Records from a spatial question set
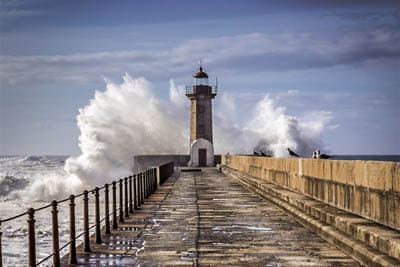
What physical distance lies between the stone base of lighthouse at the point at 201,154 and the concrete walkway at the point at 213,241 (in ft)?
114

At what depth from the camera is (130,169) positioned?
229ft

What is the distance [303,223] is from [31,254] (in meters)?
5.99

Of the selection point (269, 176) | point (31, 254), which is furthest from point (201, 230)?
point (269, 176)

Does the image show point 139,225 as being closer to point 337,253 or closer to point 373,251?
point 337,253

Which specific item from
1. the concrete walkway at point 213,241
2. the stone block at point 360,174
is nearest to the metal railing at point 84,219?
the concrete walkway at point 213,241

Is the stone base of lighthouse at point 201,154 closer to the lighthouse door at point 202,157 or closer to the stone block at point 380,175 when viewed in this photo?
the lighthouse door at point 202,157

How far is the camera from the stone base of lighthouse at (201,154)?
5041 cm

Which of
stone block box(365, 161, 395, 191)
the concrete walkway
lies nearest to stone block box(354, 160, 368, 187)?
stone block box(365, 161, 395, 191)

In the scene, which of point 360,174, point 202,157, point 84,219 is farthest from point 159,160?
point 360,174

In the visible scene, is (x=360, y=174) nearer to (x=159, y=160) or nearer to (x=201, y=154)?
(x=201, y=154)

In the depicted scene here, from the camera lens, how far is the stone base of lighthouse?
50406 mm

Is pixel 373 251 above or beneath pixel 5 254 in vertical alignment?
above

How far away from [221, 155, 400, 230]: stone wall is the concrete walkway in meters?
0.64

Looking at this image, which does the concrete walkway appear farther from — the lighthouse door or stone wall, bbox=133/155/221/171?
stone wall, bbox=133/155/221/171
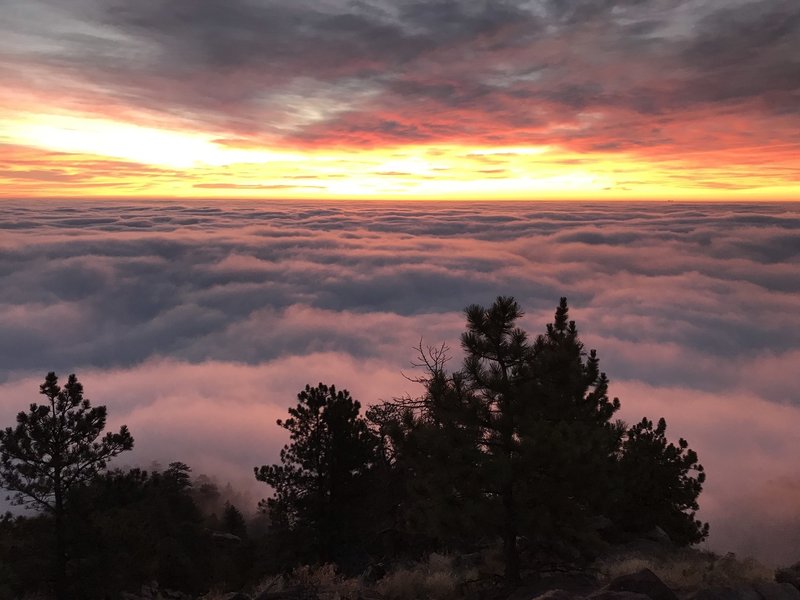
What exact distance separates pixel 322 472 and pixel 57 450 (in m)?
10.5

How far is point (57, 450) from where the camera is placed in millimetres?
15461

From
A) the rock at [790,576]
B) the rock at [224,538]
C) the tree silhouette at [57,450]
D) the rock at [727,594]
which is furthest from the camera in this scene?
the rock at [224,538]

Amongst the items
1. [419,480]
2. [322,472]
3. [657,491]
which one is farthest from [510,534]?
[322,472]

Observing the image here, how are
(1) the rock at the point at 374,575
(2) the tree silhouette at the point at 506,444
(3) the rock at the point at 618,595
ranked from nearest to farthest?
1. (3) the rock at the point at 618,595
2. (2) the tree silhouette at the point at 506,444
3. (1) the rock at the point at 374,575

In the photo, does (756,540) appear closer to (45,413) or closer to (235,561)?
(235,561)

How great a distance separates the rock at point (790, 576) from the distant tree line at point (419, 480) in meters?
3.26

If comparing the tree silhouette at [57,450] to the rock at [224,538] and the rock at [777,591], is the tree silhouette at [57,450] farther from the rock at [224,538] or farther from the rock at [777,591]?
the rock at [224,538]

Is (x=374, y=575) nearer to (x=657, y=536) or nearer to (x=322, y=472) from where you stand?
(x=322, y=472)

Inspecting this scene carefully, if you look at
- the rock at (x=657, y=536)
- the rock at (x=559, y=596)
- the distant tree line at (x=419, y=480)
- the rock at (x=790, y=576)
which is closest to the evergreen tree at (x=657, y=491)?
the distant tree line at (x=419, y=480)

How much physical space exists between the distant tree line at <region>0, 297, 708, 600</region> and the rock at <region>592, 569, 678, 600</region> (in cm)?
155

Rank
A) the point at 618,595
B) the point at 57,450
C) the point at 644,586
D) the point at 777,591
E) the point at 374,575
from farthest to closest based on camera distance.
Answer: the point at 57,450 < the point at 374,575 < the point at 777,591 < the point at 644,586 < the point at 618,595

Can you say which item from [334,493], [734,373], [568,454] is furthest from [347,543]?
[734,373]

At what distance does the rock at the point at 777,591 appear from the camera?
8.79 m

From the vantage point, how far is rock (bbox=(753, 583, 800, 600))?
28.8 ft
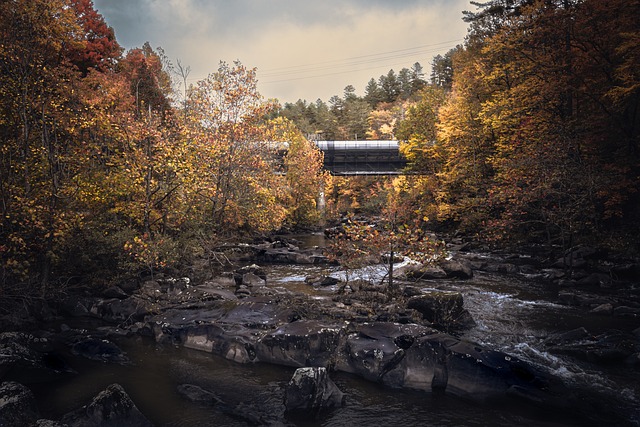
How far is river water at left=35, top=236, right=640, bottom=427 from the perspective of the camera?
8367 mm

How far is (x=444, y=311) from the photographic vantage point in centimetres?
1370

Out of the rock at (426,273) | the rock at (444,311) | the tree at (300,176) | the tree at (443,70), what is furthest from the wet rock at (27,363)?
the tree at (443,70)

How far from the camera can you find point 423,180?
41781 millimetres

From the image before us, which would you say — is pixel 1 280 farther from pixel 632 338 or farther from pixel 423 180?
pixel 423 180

__Prompt__
Turn the records, from the line containing "Out of the rock" through the end of the records, into a numbered list, leaving out any blank lines.

__Problem solution__
1. Out of the rock at (426,273) | the rock at (444,311) | the tree at (300,176) | the tree at (443,70), what is furthest from the wet rock at (27,363)?
2. the tree at (443,70)
3. How far from the camera can you find point 423,180?
4. 41781 millimetres
5. From the image before us, which would you say — is pixel 1 280 farther from pixel 632 338 or farther from pixel 423 180?
6. pixel 423 180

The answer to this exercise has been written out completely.